CNBC and the Republican presidential candidates agreed on the format for their third debate a day after leaders Donald Trump and Ben Carson threatened to boycott unless they got their way, the network said.
The Oct. 28 debate will be two hours long and will include closing statements from the candidates, CNBC spokesman Brian Steel said Friday.
The billionaire businessman and the retired neurosurgeon, in a joint letter to CNBC's Washington bureau chief on Thursday, had told the hosting network they would not appear at the debate unless it was capped at two hours including commercials and the candidates were allowed to speak directly to the camera at its opening and close. The Republican National Committee and candidates began discussing the format on Wednesday, RNC spokesman Sean Spicer said.
CNBC had proposed two hours of debating time not including four commercial breaks, meaning the time the candidates would be onstage would be about 15 minutes longer.

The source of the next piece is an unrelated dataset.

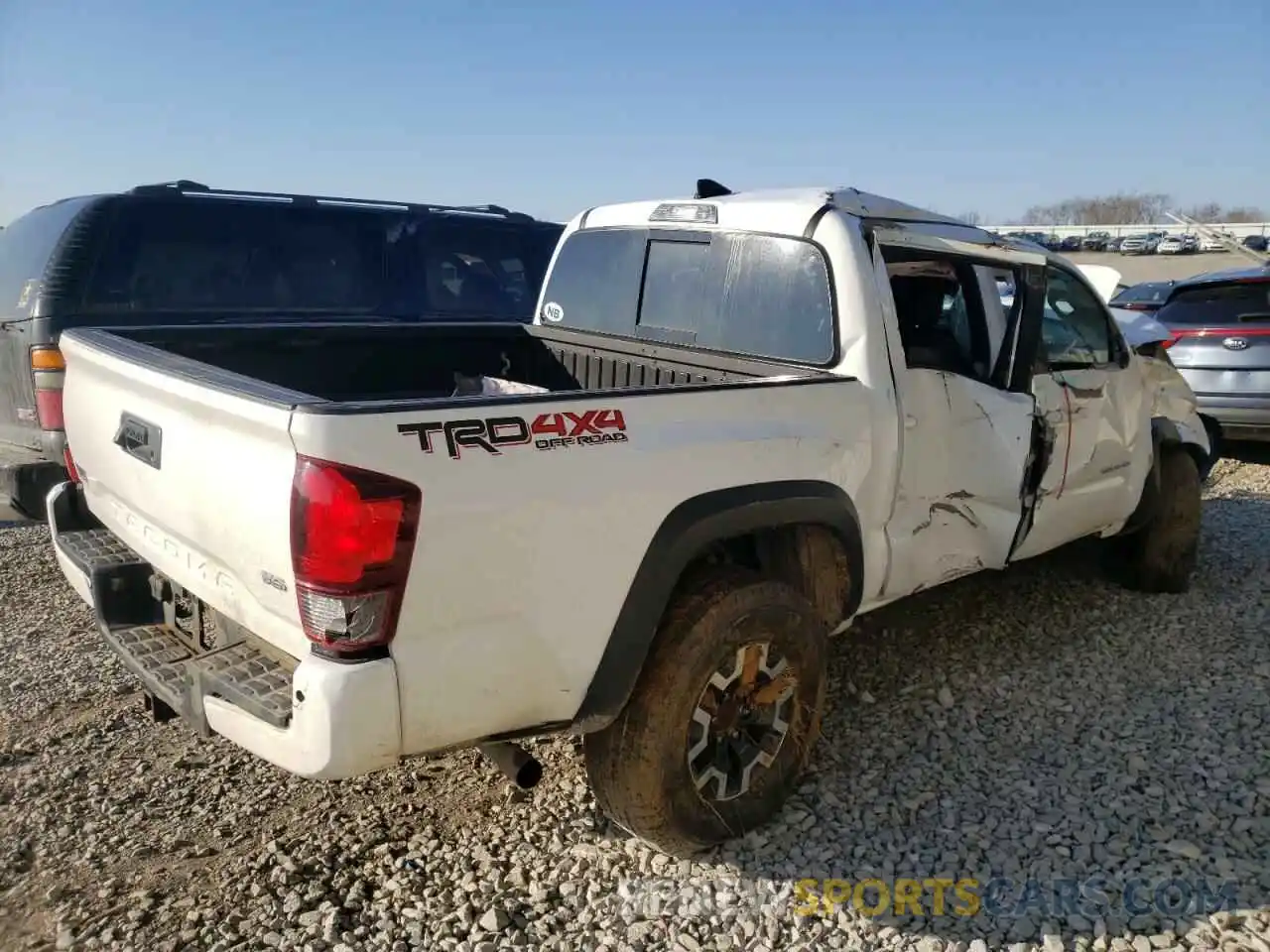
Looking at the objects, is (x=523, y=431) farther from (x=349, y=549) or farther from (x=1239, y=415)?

The most recent debate, on CNN, lasted three hours with commercial breaks, a duration that left some of the candidates complaining. Since the debates have set records for high ratings, television networks have an incentive to keep the candidates onstage and on the air for as long as they possibly can.
CNBC had initially called for no opening and closing statements, which made some candidates unhappy because it would take away their best chance to speak directly to voters without having to be called on to respond to a question.
Spicer confirmed the agreement.
Debate format squabbles are common in presidential campaigns, an issue magnified this year because of the number of candidates running and their popularity as television events. Trump had threatened not to appear on the second GOP debate on CNN unless the network made a $10 million donation to charity; no donation was made, and Trump appeared.